Während einige politische Verantwortungsträger in Sachsen in den letzten beiden Jahren regelrecht fasziniert auf das Phänomen des zunehmend renitenter agierenden Bürgers schauten, nahmen im rauschenden Hintergrund die rechtsextremistischen Straftaten deutlich zu. Sachsen hat schon seit Jahren ein schwelendes Problem mit gewalttätigen Rechtsextremen. Hausgemacht, wie Kerstin Köditz, die Sprecherin für antifaschistische Politik der Linksfraktion, feststellt.
Das kann sie auch wieder mit Zahlen unterlegen. Seit Jahren fragt die Linksfraktion die Landesregierung nach den aktuellen Zahlen zum rechtsextremen Milieu ab. Jetzt hat sie mal wieder eine Große Anfrage lanciert. Und das Ergebnis zeigt, wie die rechtsextreme Szene in Sachsen – und zwar schwerpunktmäßig in Ostsachsen – immer aggressiver wurde.

---+---

• [SCHRIFTLICHE AUFGABEN]:
(A) Wer ist laut dem Auszug Sprecherin für antifaschistische Politik der Linksfraktion?
(B) Wiederholen Sie aus dem Auszug wortgetreu den Abschnitt von „Während einige politische“ bis einschließlich „immer aggressiver wurde.“.
Die Datensätze werden für diese Übung nicht benötigt.

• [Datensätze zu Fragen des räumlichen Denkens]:
---+---

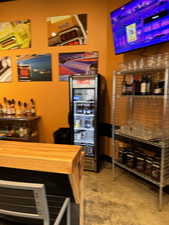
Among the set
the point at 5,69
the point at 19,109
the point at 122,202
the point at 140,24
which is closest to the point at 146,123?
the point at 122,202

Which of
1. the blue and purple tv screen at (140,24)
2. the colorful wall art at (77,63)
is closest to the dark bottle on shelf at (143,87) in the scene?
the blue and purple tv screen at (140,24)

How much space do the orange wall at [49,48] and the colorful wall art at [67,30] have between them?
9 centimetres

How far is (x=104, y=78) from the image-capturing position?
10.3ft

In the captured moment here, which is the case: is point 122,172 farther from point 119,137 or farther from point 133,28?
point 133,28

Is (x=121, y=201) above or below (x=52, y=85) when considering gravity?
below

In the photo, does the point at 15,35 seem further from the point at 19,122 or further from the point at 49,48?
the point at 19,122

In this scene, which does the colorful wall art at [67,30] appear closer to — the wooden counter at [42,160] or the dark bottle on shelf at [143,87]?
the dark bottle on shelf at [143,87]

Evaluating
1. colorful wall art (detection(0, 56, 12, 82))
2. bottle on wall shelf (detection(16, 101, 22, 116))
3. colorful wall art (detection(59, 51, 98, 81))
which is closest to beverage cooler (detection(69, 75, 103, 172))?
colorful wall art (detection(59, 51, 98, 81))

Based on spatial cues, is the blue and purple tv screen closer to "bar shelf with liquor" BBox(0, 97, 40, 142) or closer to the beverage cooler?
the beverage cooler

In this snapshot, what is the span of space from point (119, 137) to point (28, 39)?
9.20ft

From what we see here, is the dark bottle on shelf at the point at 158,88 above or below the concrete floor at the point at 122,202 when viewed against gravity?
above

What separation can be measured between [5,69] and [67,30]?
66.4 inches

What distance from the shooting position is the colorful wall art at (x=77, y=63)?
3.23m

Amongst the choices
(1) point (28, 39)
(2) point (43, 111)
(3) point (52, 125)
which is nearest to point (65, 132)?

---+---

• [LÖSUNGEN ZUR ÜBUNG]:
(A) Kerstin Köditz

(B)
Während einige politische Verantwortungsträger in Sachsen in den letzten beiden Jahren regelrecht fasziniert auf das Phänomen des zunehmend renitenter agierenden Bürgers schauten, nahmen im rauschenden Hintergrund die rechtsextremistischen Straftaten deutlich zu. Sachsen hat schon seit Jahren ein schwelendes Problem mit gewalttätigen Rechtsextremen. Hausgemacht, wie Kerstin Köditz, die Sprecherin für antifaschistische Politik der Linksfraktion, feststellt.
Das kann sie auch wieder mit Zahlen unterlegen. Seit Jahren fragt die Linksfraktion die Landesregierung nach den aktuellen Zahlen zum rechtsextremen Milieu ab. Jetzt hat sie mal wieder eine Große Anfrage lanciert. Und das Ergebnis zeigt, wie die rechtsextreme Szene in Sachsen – und zwar schwerpunktmäßig in Ostsachsen – immer aggressiver wurde.